== EXTRAIT FOURNI ==
..............................

À Oakland, ces espaces fournissent une communauté où les hommes noirs peuvent se retrouver, se sentir comme chez eux, être à l’aise pour s’exprimer. Ils y sont libérés du stress du quotidien, à l’extérieur, où ils sont souvent victimes d’une identité sociale sclérosée.
Comment as-tu choisi les barbiers que tu as documenté ?
Comme je l’expliquais plus haut, j’ai commencé par m’intéresser à ceux qui se trouvaient près de chez moi, à l’époque où j’habitais dans le nord d’Oakland. Puis j’ai commencé à pas mal traîner dans les quartiers est et ouest de la ville avec ma voiture. Je roulais jusqu’à ce que je trouve un salon avec une devanture un peu stylée, puis je m’arrêtais à l’improviste avec mon équipement et je rentrais en disant « Salut».
Comment étais-tu reçu et quel était ton ressenti ?
Je suis quelqu’un d’assez timide, donc j’appréhendais beaucoup les barbiers que je visitais pour la première fois. Je suis un Blanc et, en brisant cette sorte de barrière sociale, je n’étais pas du tout dans mon environnement. Mais c’est ce qui m’a intrigué et poussé à aller à l’encontre de mes notions préconçues sur les gens et les lieux.

..............................

== DONNÉES PRÉSENTÉES ==
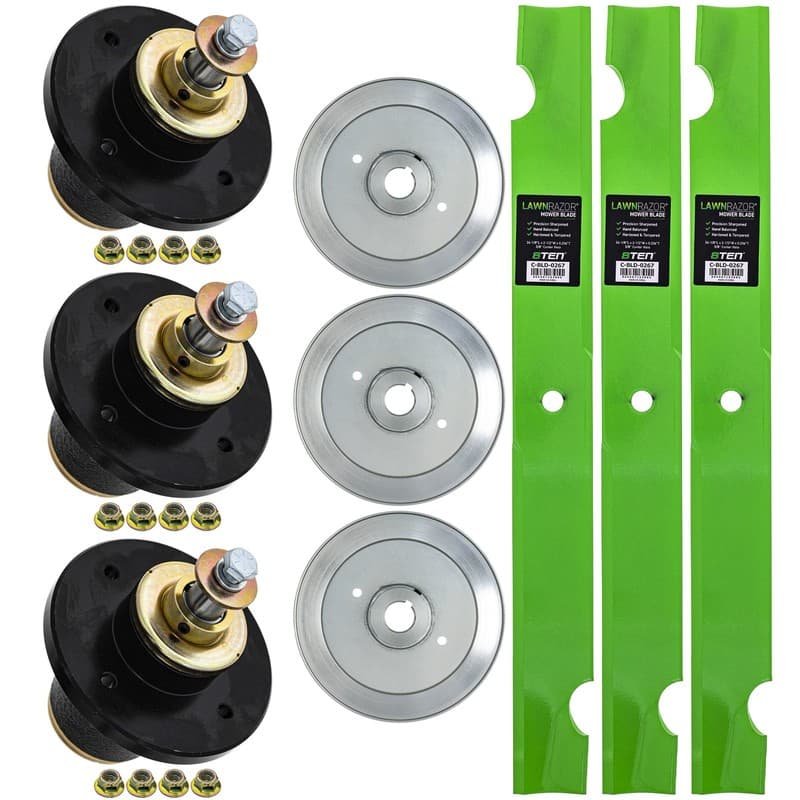 8TEN Blade Spindle Kit for Bad Boy Rebel 61-Inch Deck 038-7230-00 037-4000-00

..............................

== TRAVAIL À FAIRE ==
a: Répondez brièvement aux questions suivantes sur l'extrait consacré aux barbiers d'Oakland.
(i) Selon l'extrait, de quoi les hommes noirs sont-ils libérés dans ces espaces ?
(ii) Dans quelle partie d'Oakland habitait la personne interrogée lorsqu'elle a commencé ?
(iii) Qu'est-ce qui amenait la personne interrogée à s'arrêter devant un salon ?
b: Résumez en trois phrases l'extrait consacré aux barbiers d'Oakland.
c: Rédigez la suite de l'extrait consacré aux barbiers d'Oakland, en reprenant après sa dernière phrase.

== CORRIGÉ ==
a:
(i) Ils sont libérés du stress du quotidien, à l'extérieur.
(ii) Elle habitait dans le nord d'Oakland.
(iii) Elle s'arrêtait quand elle trouvait un salon avec une devanture un peu stylée.

b: À Oakland, les salons de barbier offrent aux hommes noirs une communauté où ils se sentent chez eux et échappent au stress du quotidien. La personne interrogée a d'abord documenté les barbiers proches de son domicile, dans le nord de la ville, puis a sillonné les quartiers est et ouest en voiture, entrant à l'improviste dans les salons à la devanture stylée. D'un naturel timide et blanche, elle se sentait hors de son environnement et appréhendait ces premières visites, mais c'est justement ce qui l'a poussée à aller à l'encontre de ses notions préconçues.

c:
Dans l’ensemble, j’étais accueilli chaleureusement et à bras ouverts. Dans certains salons, on m’a suspecté d’être un flic sous couverture, mais même ces barbiers se sont ouverts et m’ont fait confiance. Ils étaient tous gentils au point de me donner leur temps et la liberté de juste traîner avec eux, photographier et de discuter avec les gens. Tous ont été réellement accueillants.
Est-ce que tu te rappelles du premier salon que tu as visité ?
Le premier salon dans lequel je suis allé s’appelle Porters. La conversation (que j’ai enregistrée) était tellement pleine d’entrain et insouciante – les coups de ciseaux étaient clairement une excuse pour être sur place. Sur le site du projet, il y a un son sous l’image d’une porte d’entrée et tu peux entendre une conversation typique de ce genre d’endroit – c’est une conversation amusante sur l’âge et le Viagra.
Peux-tu nous décrire l’atmosphère, l’ambiance de ces salons ?
En général, il y a des souvenirs à l’effigie des Raiders et des A’s [ndlr: la première est l’équipe de football locale, la seconde l’équipe de basketball] et une télé qui diffuse les infos ou de vieilles sitcoms – voire une radio branché sur une chaîne hip-hop. Si la journée est bien remplie, alors il y a beaucoup de cris, de conversations passionnées et interrompues dans tous les sens : le sport, les voitures, les faits-divers, l’église, la politique, le boulot, le stress, Nicki Minaj. Tout se mélange.
Pourquoi des GIF ? Et comment les as-tu réalisés ?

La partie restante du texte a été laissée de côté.